Sosyal girişimciliğin, görünürlüğünün artması için yapılması gereken çok şey var
Üçüncüsü, sosyal girişimciliğin, sosyal inovasyonun genel anlamda sosyal ekonominin bir alternatif çalışma alanı ve alternatif ticari faaliyet biçimi olarak görünürlüğünün artması için yapılması gereken çok şey var. Bu konuda asıl iş, içerik üreticilerine düşüyor. Yürütülen ödül programlarında da kişiler değil, çözümler ön plana çıkartılmalı. Özellikle kolektiflik vurgusunun ön plana çıkartılması gerektiğini düşünüyorum.

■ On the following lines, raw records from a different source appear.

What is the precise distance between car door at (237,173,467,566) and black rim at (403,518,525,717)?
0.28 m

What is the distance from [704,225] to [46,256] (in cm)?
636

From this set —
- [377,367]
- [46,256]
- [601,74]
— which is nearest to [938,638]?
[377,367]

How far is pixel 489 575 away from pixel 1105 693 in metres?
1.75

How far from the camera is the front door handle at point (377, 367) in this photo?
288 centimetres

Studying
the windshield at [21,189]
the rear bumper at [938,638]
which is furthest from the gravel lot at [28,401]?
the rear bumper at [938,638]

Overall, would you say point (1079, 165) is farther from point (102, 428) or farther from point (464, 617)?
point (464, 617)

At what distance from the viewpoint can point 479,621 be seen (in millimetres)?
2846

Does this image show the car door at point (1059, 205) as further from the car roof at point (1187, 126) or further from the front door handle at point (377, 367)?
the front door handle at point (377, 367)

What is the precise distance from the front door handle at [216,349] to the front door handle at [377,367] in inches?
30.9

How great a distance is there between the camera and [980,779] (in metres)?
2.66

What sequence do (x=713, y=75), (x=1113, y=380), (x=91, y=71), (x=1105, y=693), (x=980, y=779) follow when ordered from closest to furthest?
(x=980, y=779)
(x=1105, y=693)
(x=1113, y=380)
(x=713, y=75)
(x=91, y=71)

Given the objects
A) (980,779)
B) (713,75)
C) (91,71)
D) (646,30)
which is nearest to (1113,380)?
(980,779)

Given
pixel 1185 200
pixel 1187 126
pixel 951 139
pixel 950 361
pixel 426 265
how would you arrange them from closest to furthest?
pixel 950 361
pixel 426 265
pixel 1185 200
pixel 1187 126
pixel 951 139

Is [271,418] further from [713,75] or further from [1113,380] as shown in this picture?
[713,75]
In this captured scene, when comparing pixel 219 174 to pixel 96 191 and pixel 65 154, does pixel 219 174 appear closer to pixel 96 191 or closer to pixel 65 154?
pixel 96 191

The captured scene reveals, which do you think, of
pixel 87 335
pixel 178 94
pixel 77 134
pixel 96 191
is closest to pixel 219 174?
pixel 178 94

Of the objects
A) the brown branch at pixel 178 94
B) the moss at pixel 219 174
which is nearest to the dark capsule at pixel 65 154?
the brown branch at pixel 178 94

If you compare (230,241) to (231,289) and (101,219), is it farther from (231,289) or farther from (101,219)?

Bu alanda çalışan herkesi de bunu yapmaya davet ediyorum. Öbür türlü girişimcilik zaten var; ekonomiye, topluma belli şekillerde değerli katkıları var. Ama sosyal girişimcilik başka bir şey. Ne tamamen sosyal alandan ne de tamamen girişimcilik alanından, iki tarafın da genlerini taşıyan ama kendine özgü özellikleri olan bir şey.
Sosyal girişimciliğin tüm sektörler tarafından daha iyi anlaşılmaya çalışılmasını ve daha fazla desteklenmesi gerektiğini düşünüyorum
Dördüncü ve son olarak şunu ekleyebilirim. İş modelleri ve yönetişim modellerinde içinde çok değerli çözümler ve yenilikler barındıran bir alan olarak sosyal girişimciliğin tüm sektörler tarafından daha iyi anlaşılmaya çalışılmasını ve daha fazla desteklenmesi gerektiğini düşünüyorum.